Content starts

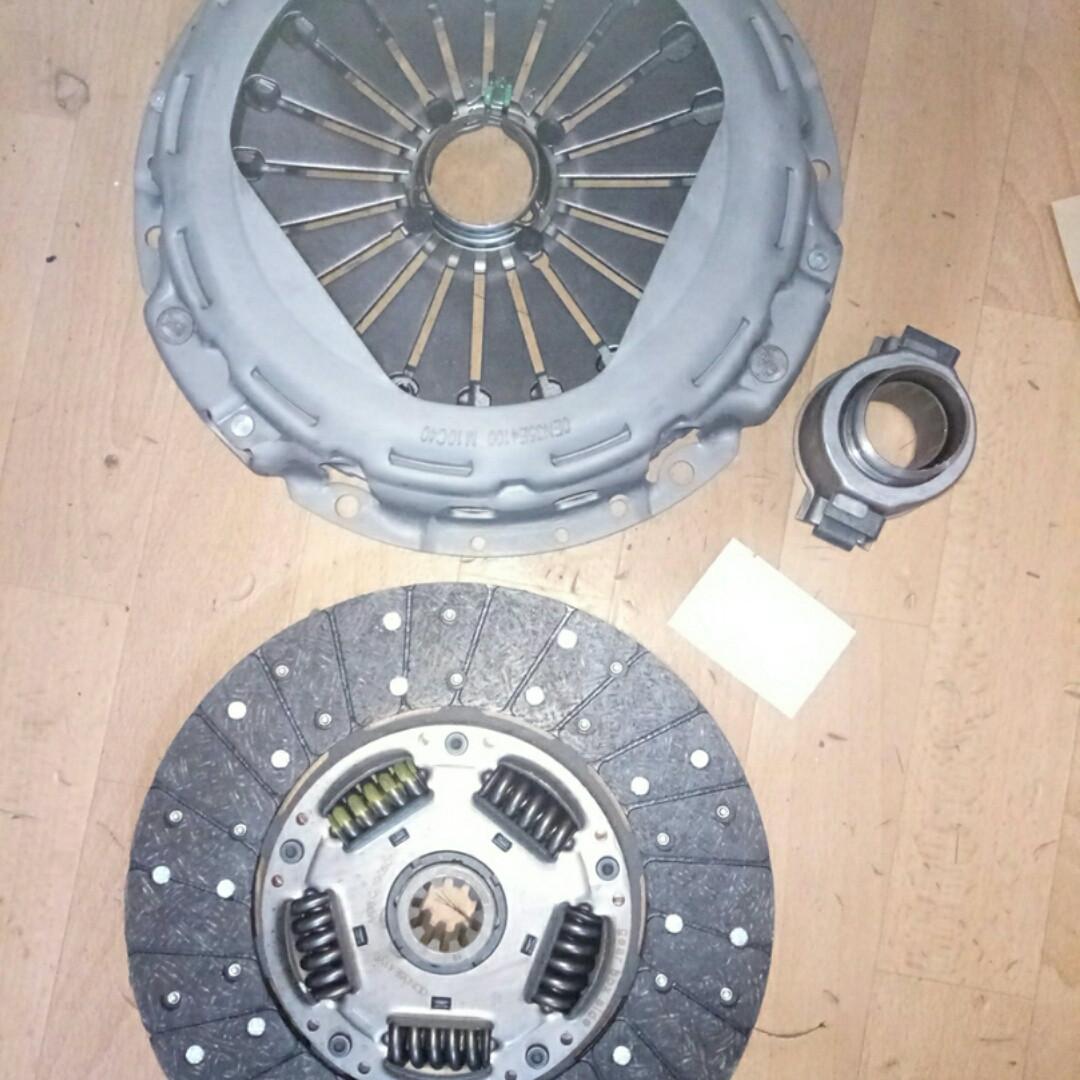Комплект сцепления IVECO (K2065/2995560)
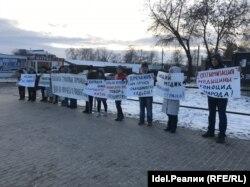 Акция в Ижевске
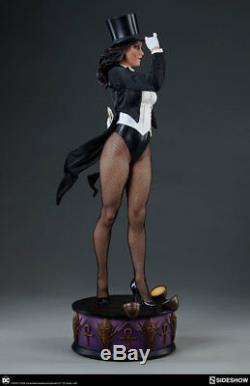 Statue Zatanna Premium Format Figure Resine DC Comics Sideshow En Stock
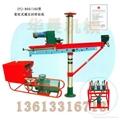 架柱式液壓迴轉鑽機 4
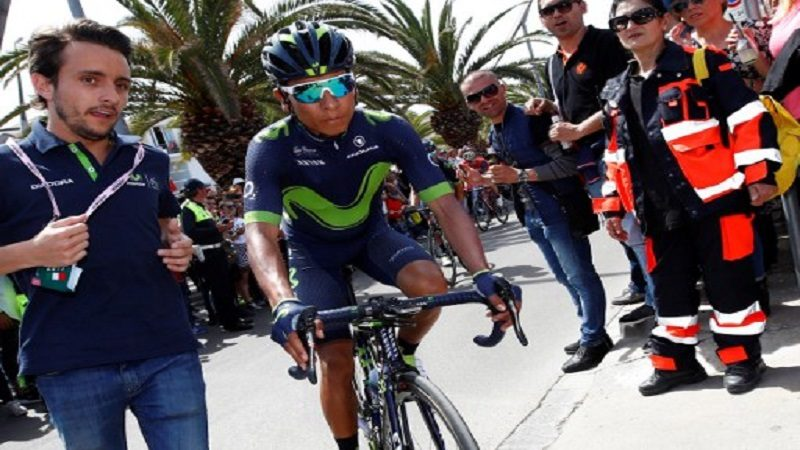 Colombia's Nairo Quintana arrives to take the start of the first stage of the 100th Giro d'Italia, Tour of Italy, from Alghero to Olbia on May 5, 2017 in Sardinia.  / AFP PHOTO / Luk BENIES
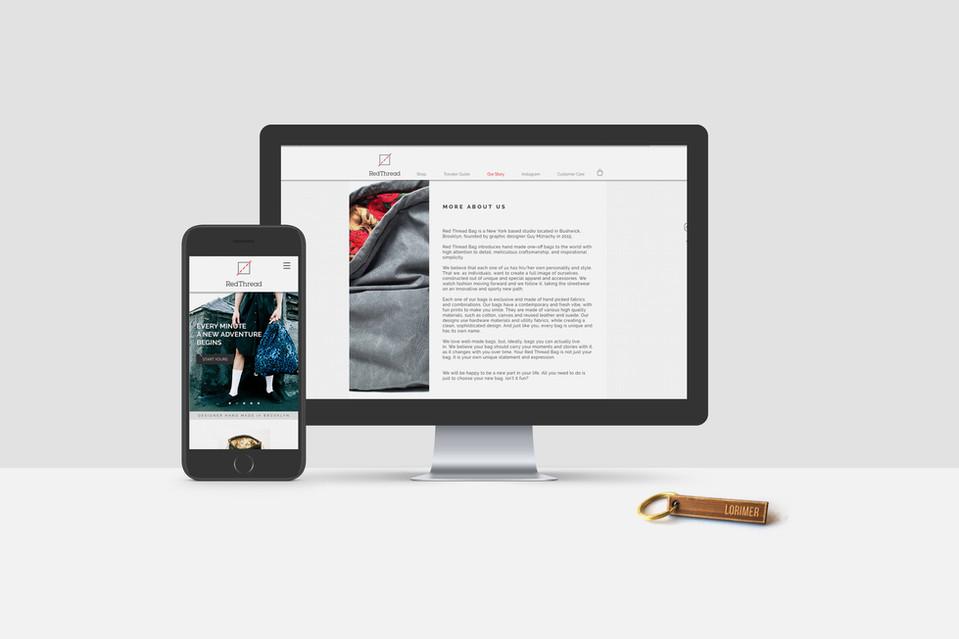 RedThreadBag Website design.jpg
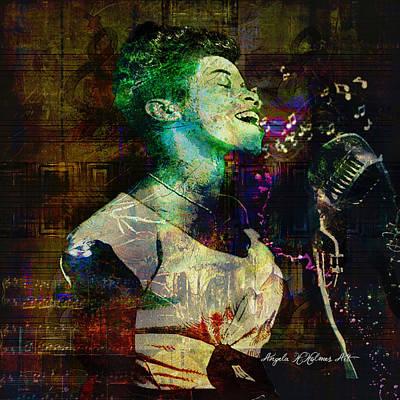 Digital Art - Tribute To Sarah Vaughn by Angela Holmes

Content ends

● EXERCISE DIRECTIONS
For the material above, give every line again exactly and leave out the pictures.

● REPLY
Комплект сцепления IVECO (K2065/2995560)
 Акция в Ижевске
 Statue Zatanna Premium Format Figure Resine DC Comics Sideshow En Stock
 架柱式液壓迴轉鑽機 4
 Colombia's Nairo Quintana arrives to take the start of the first stage of the 100th Giro d'Italia, Tour of Italy, from Alghero to Olbia on May 5, 2017 in Sardinia.  / AFP PHOTO / Luk BENIES
 RedThreadBag Website design.jpg
 Digital Art - Tribute To Sarah Vaughn by Angela Holmes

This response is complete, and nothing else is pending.